◆ THE TASK
Transcribe the records exactly. Pictures do not belong in the transcription.

◆ LISTING
------------------------------------------------
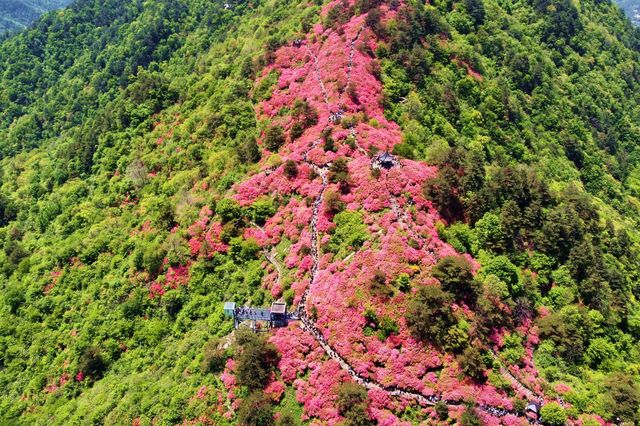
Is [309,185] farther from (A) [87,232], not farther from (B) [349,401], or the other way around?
(A) [87,232]

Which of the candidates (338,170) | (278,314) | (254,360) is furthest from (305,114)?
(254,360)

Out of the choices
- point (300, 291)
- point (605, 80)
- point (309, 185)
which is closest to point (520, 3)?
point (605, 80)

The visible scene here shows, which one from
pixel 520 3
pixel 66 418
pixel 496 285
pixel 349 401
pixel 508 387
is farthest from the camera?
pixel 520 3

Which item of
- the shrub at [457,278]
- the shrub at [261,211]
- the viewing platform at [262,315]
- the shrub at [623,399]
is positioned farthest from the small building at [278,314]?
the shrub at [623,399]

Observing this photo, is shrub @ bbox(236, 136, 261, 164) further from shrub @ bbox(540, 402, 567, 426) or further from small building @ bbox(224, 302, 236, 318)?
shrub @ bbox(540, 402, 567, 426)

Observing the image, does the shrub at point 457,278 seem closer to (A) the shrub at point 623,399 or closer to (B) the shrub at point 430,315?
(B) the shrub at point 430,315

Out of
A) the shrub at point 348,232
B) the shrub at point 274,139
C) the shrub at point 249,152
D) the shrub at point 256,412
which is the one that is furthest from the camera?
the shrub at point 274,139

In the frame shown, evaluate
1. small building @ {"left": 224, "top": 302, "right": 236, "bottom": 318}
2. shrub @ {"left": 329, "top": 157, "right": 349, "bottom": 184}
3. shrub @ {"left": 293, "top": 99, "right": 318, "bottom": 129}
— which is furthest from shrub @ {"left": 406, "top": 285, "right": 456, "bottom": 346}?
shrub @ {"left": 293, "top": 99, "right": 318, "bottom": 129}
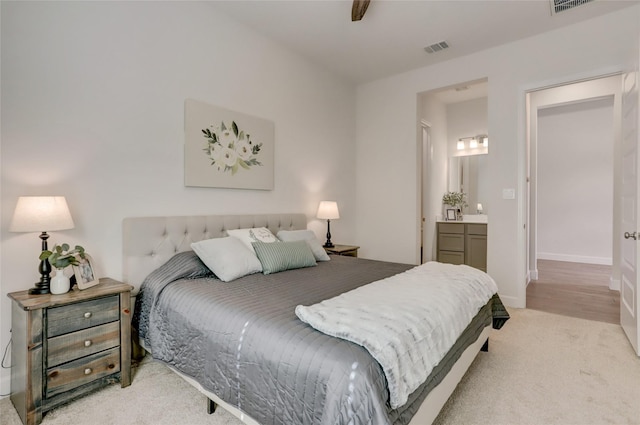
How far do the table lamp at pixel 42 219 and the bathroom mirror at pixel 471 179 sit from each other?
537cm

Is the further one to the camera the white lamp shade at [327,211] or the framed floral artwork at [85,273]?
the white lamp shade at [327,211]

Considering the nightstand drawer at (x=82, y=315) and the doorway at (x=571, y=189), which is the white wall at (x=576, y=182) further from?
the nightstand drawer at (x=82, y=315)

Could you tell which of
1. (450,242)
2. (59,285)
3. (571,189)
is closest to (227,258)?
(59,285)

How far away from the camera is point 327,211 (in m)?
3.88

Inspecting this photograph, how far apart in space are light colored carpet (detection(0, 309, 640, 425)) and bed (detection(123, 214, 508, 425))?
161mm

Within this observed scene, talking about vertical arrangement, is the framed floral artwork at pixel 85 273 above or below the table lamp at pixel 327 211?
below

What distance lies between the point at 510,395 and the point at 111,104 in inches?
127

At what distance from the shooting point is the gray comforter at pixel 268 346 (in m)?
1.10

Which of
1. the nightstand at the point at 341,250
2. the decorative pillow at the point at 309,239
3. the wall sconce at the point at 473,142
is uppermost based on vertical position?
the wall sconce at the point at 473,142

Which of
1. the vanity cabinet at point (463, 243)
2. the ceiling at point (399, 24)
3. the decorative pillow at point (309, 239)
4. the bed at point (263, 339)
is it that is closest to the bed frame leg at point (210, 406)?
the bed at point (263, 339)

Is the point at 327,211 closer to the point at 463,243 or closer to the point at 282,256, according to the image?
the point at 282,256

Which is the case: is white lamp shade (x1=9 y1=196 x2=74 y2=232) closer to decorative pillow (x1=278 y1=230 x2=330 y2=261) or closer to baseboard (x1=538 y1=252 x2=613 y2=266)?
decorative pillow (x1=278 y1=230 x2=330 y2=261)

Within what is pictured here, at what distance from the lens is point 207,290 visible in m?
1.92

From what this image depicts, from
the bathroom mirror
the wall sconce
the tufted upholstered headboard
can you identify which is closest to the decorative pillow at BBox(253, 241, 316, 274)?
the tufted upholstered headboard
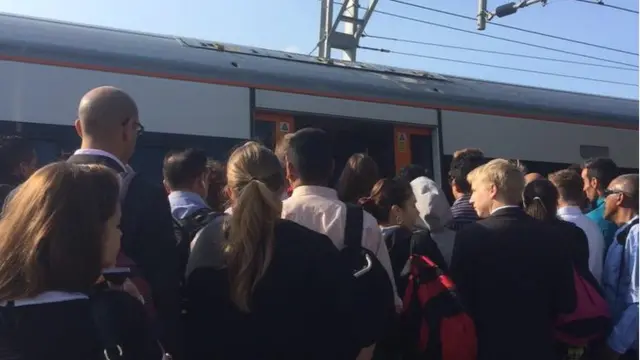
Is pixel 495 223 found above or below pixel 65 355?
above

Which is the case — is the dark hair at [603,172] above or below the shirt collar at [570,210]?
above

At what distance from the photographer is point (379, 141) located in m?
7.46

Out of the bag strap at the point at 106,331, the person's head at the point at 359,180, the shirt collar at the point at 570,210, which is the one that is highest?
the person's head at the point at 359,180

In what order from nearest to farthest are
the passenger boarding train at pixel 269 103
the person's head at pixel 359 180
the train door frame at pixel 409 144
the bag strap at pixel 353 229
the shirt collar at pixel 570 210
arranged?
1. the bag strap at pixel 353 229
2. the person's head at pixel 359 180
3. the shirt collar at pixel 570 210
4. the passenger boarding train at pixel 269 103
5. the train door frame at pixel 409 144

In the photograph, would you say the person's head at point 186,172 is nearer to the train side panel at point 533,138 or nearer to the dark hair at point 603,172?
the dark hair at point 603,172

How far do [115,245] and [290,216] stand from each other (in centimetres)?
97

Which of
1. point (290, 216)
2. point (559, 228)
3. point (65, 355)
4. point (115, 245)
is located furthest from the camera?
point (559, 228)

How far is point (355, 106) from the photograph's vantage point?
23.7 feet

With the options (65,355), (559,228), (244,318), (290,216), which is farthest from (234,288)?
(559,228)

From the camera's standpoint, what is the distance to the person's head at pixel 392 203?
3574mm

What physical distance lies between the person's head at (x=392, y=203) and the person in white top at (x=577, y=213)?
1.12m

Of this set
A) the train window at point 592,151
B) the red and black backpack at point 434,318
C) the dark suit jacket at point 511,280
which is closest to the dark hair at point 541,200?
the dark suit jacket at point 511,280

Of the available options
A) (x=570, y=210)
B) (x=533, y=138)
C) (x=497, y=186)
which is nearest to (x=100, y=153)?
(x=497, y=186)

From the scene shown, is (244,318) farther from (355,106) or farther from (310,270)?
(355,106)
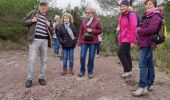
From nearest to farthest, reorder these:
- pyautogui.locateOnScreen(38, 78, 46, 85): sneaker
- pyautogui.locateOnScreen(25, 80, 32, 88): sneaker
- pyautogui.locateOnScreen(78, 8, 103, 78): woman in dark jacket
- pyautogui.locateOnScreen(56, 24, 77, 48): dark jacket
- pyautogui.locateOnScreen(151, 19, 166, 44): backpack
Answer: pyautogui.locateOnScreen(151, 19, 166, 44): backpack → pyautogui.locateOnScreen(25, 80, 32, 88): sneaker → pyautogui.locateOnScreen(38, 78, 46, 85): sneaker → pyautogui.locateOnScreen(78, 8, 103, 78): woman in dark jacket → pyautogui.locateOnScreen(56, 24, 77, 48): dark jacket

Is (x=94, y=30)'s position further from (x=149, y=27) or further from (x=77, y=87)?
(x=149, y=27)

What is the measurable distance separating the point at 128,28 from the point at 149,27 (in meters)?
1.11

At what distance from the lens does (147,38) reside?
25.4 ft

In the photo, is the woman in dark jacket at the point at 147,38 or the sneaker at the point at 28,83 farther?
the sneaker at the point at 28,83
------------------------------------------------
◆ RESPONSE TO THIS TASK
Is [309,185] farther from (A) [87,232], not farther from (B) [349,401], or the other way around?
(A) [87,232]

Which of the candidates (338,170) | (278,314) | (254,360) is furthest from (305,114)?
(254,360)

Out of the choices
- point (300, 291)
- point (605, 80)
- point (309, 185)
which is closest to point (520, 3)?
point (605, 80)

The visible scene here shows, which one from
pixel 520 3
pixel 66 418
pixel 496 285
pixel 349 401
pixel 508 387
is farthest from the camera?
pixel 520 3

Which item of
- the shrub at [457,278]
- the shrub at [261,211]
- the viewing platform at [262,315]
- the shrub at [623,399]
is positioned farthest from the small building at [278,314]?
the shrub at [623,399]

Observing this photo, is shrub @ bbox(236, 136, 261, 164) further from shrub @ bbox(540, 402, 567, 426) or further from small building @ bbox(224, 302, 236, 318)?
shrub @ bbox(540, 402, 567, 426)

Observing the image, does the shrub at point 457,278 seem closer to (A) the shrub at point 623,399 or closer to (B) the shrub at point 430,315?
(B) the shrub at point 430,315

Out of
A) the shrub at point 348,232
B) the shrub at point 274,139
C) the shrub at point 249,152
D) the shrub at point 256,412
which is the one that is furthest from the camera?
the shrub at point 274,139

In the frame shown, evaluate
1. small building @ {"left": 224, "top": 302, "right": 236, "bottom": 318}
2. shrub @ {"left": 329, "top": 157, "right": 349, "bottom": 184}
3. shrub @ {"left": 293, "top": 99, "right": 318, "bottom": 129}
— which is furthest from shrub @ {"left": 406, "top": 285, "right": 456, "bottom": 346}?
shrub @ {"left": 293, "top": 99, "right": 318, "bottom": 129}
How far do the table lamp at pixel 42 219 and the bathroom mirror at pixel 471 179 sit from each other?
537cm

Is the further one to the camera the white lamp shade at [327,211] or the framed floral artwork at [85,273]?
the white lamp shade at [327,211]

Considering the nightstand drawer at (x=82, y=315) and the doorway at (x=571, y=189), which is the white wall at (x=576, y=182) further from?
the nightstand drawer at (x=82, y=315)

Could you tell which of
1. (450,242)
2. (59,285)
3. (571,189)
is closest to (227,258)?
(59,285)

How far away from the camera is point 327,211 (in m)?
3.88

Inspecting this photograph, how far apart in space are light colored carpet (detection(0, 309, 640, 425)) and bed (detection(123, 214, 508, 425))?
161mm

Within this observed scene, talking about vertical arrangement, is the framed floral artwork at pixel 85 273 above or below the table lamp at pixel 327 211?
below

What distance lies between the point at 510,395 and the point at 111,104 in inches?
127

At what distance from the shooting point is the gray comforter at pixel 268 346 (in m)?
1.10

Which of
1. the nightstand at the point at 341,250
2. the decorative pillow at the point at 309,239
3. the wall sconce at the point at 473,142
is uppermost based on vertical position?
the wall sconce at the point at 473,142

Which of
1. the vanity cabinet at point (463, 243)
2. the ceiling at point (399, 24)
3. the decorative pillow at point (309, 239)
4. the bed at point (263, 339)
is it that is closest to the bed frame leg at point (210, 406)?
the bed at point (263, 339)

Is the point at 327,211 closer to the point at 463,243 or closer to the point at 282,256, according to the image?
the point at 282,256

Which is the case: is white lamp shade (x1=9 y1=196 x2=74 y2=232) closer to decorative pillow (x1=278 y1=230 x2=330 y2=261) or closer to baseboard (x1=538 y1=252 x2=613 y2=266)?
decorative pillow (x1=278 y1=230 x2=330 y2=261)

Within what is pictured here, at what distance from the lens is point 207,290 visible in m?
1.92

From what this image depicts, from
the bathroom mirror
the wall sconce
the tufted upholstered headboard
can you identify which is closest to the decorative pillow at BBox(253, 241, 316, 274)?
the tufted upholstered headboard
Is pixel 495 223 found above or below pixel 65 355?
above

Which is the case — is the dark hair at [603,172] above or below the shirt collar at [570,210]?
above

At what distance from the photographer is point (379, 141) located in m?
7.46

Out of the bag strap at the point at 106,331, the person's head at the point at 359,180, the shirt collar at the point at 570,210, which is the one that is highest?
the person's head at the point at 359,180

In what order from nearest to farthest are
the passenger boarding train at pixel 269 103
the person's head at pixel 359 180
the train door frame at pixel 409 144
the bag strap at pixel 353 229
the shirt collar at pixel 570 210
arranged?
1. the bag strap at pixel 353 229
2. the person's head at pixel 359 180
3. the shirt collar at pixel 570 210
4. the passenger boarding train at pixel 269 103
5. the train door frame at pixel 409 144

In the photograph, would you say the person's head at point 186,172 is nearer to the train side panel at point 533,138 or nearer to the dark hair at point 603,172?
the dark hair at point 603,172

How far do [115,245] and [290,216] stand from each other (in centimetres)?
97

Which of
1. point (290, 216)
2. point (559, 228)
3. point (65, 355)
4. point (115, 245)
is located furthest from the camera?
point (559, 228)

How far is point (355, 106) from the photograph's vantage point?
23.7 feet

With the options (65,355), (559,228), (244,318), (290,216), which is farthest from (234,288)?
(559,228)

From the camera's standpoint, what is the distance to the person's head at pixel 392 203?
3574mm

What physical distance lies between the person's head at (x=392, y=203) and the person in white top at (x=577, y=213)?
1.12m

Of this set
A) the train window at point 592,151
B) the red and black backpack at point 434,318
C) the dark suit jacket at point 511,280
which is closest to the dark hair at point 541,200?
the dark suit jacket at point 511,280

Of the available options
A) (x=570, y=210)
B) (x=533, y=138)
C) (x=497, y=186)
which is nearest to (x=100, y=153)?
(x=497, y=186)

From the scene shown, is (244,318) farther from (355,106) or farther from (310,270)?
(355,106)
From nearest to farthest, reorder these:
- pyautogui.locateOnScreen(38, 78, 46, 85): sneaker
- pyautogui.locateOnScreen(25, 80, 32, 88): sneaker
- pyautogui.locateOnScreen(78, 8, 103, 78): woman in dark jacket
- pyautogui.locateOnScreen(56, 24, 77, 48): dark jacket
- pyautogui.locateOnScreen(151, 19, 166, 44): backpack
Answer: pyautogui.locateOnScreen(151, 19, 166, 44): backpack → pyautogui.locateOnScreen(25, 80, 32, 88): sneaker → pyautogui.locateOnScreen(38, 78, 46, 85): sneaker → pyautogui.locateOnScreen(78, 8, 103, 78): woman in dark jacket → pyautogui.locateOnScreen(56, 24, 77, 48): dark jacket

Is (x=94, y=30)'s position further from (x=149, y=27) or further from (x=77, y=87)?
(x=149, y=27)

What is the measurable distance separating the point at 128,28 from the point at 149,27 (in meters)?
1.11

At what distance from the lens does (147,38) reside?
25.4 ft

In the photo, is the woman in dark jacket at the point at 147,38 or the sneaker at the point at 28,83 farther?
the sneaker at the point at 28,83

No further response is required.